#### INFORMATION SUPPLIED:
%%

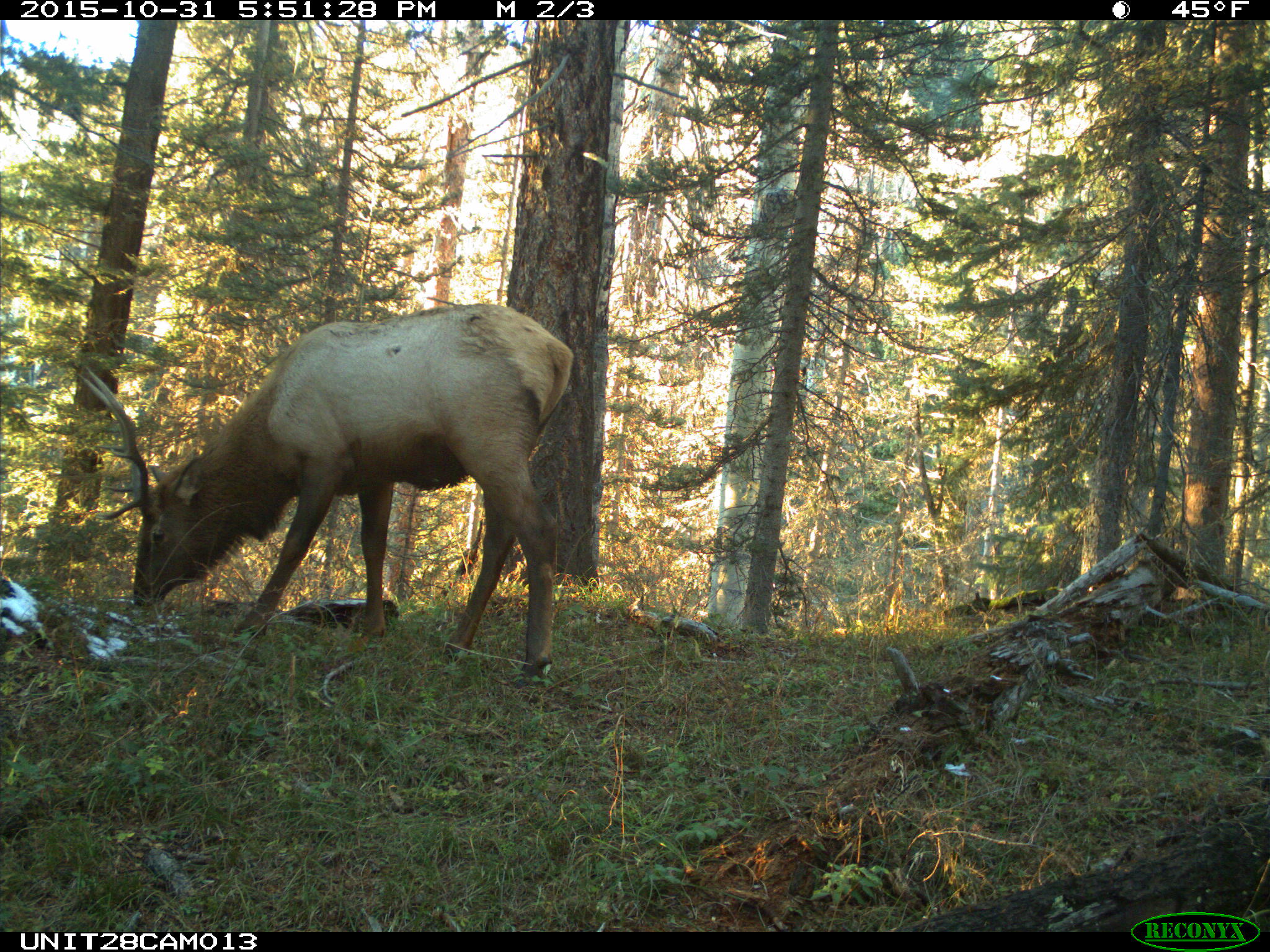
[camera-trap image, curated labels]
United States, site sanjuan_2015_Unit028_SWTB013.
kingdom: Animalia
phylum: Chordata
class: Mammalia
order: Artiodactyla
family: Cervidae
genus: Cervus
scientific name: Cervus elaphus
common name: red deer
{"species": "Cervus elaphus (red deer)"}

%%

#### TASK REQUIREMENTS:
Reproduce every entry above in full and exactly, though not its pictures.

#### SOLUTION:
[camera-trap image, curated labels]
United States, site sanjuan_2015_Unit028_SWTB013.
kingdom: Animalia
phylum: Chordata
class: Mammalia
order: Artiodactyla
family: Cervidae
genus: Cervus
scientific name: Cervus elaphus
common name: red deer
{"species": "Cervus elaphus (red deer)"}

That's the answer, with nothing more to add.